Fin juillet 2026, un incident diplomatique à Dakar a révélé les tensions sous-jacentes pesant sur la diplomatie mauritanienne. Entre neutralité positive, enjeux économiques et préservation de sa souveraineté, Nouakchott manie une ambiguïté stratégique devenue son principal atout pour naviguer entre Rabat et Alger.

Un discours qui fait réagir : l’incident de Dakar

Lors d’une réception organisée par l’ambassade du Maroc à Dakar pour présenter un ouvrage, l’ancien ministre sénégalais des Affaires étrangères, Cheikh Tidiane Gadio, a provoqué une vive polémique. En évoquant une proximité historique entre le Maroc et le Sénégal, ses propos ont été interprétés comme une remise en cause des frontières mauritaniennes. Mohamed Ould Abdellahi Ould Ethmane, ambassadeur de Mauritanie au Sénégal, a immédiatement réagi en dénonçant un « révisionnisme historique » effaçant l’existence même de la Mauritanie.

Bien que l’ambassadeur marocain, Hassan Naciri, soit intervenu pour calmer le jeu, cet incident a mis en lumière les contradictions de la position mauritanienne. Comment justifier sa présence dans un événement célébrant la marocanité du Sahara tout en affichant une neutralité dans ce conflit qui dure depuis plus d’un demi-siècle ?

La Mauritanie entre reconnaissance et prudence

Pour les autorités de Nouakchott, cette position n’est pas une indécision, mais une stratégie délibérée. Officiellement, la Mauritanie reconnaît la République arabe sahraouie démocratique (RASD) depuis 1984 et entretient des relations avec le Front Polisario. Pourtant, elle refuse de donner un statut diplomatique à la représentation sahraouie sur son sol, une concession majeure faite au Maroc, qui considère toute reconnaissance de la RASD comme une provocation.

Cette posture permet à la Mauritanie de participer aux commémorations officielles marocaines sans froisser Alger, tout en évitant de réveiller les vieux démons du « Grand Maroc », qui incluaient autrefois son territoire.

Guerguerat : un enjeu économique vital

Au-delà des symboles, c’est le réalisme économique qui guide la diplomatie mauritanienne. Le poste-frontière de Guerguerat, à la frontière entre le Sahara occidental et la Mauritanie, est devenu un axe stratégique pour le commerce régional. Chaque jour, des centaines de camions marocains traversent cette zone pour approvisionner les marchés mauritanien, sénégalais et malien.

En sécurisant ce passage et en maintenant son ouverture, la Mauritanie valide indirectement le contrôle marocain sur le territoire, sans pour autant le reconnaître officiellement. Une position qui lui permet de bénéficier des retombées économiques sans s’engager politiquement.

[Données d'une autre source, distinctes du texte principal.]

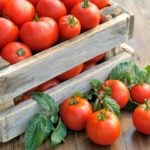 Які сорти томатів для відкритого грунту є найбільш врожайними?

Une stratégie de survie géopolitique

Coincée entre un Maroc aux ambitions économiques croissantes et une Algérie soucieuse de son influence régionale, la Mauritanie ne peut se permettre de prendre parti sans risquer des représailles. Son équilibre précaire repose sur cette ambiguïté assumée, qui lui permet de rester un acteur indispensable dans la stabilité du Maghreb.

L’incident déclenché par les propos de Cheikh Tidiane Gadio rappelle que cette neutralité, aussi acrobatique soit-elle, reste extrêmement fragile. Dès que l’intégrité territoriale de la Mauritanie est menacée, Nouakchott réagit avec fermeté pour affirmer sa souveraineté.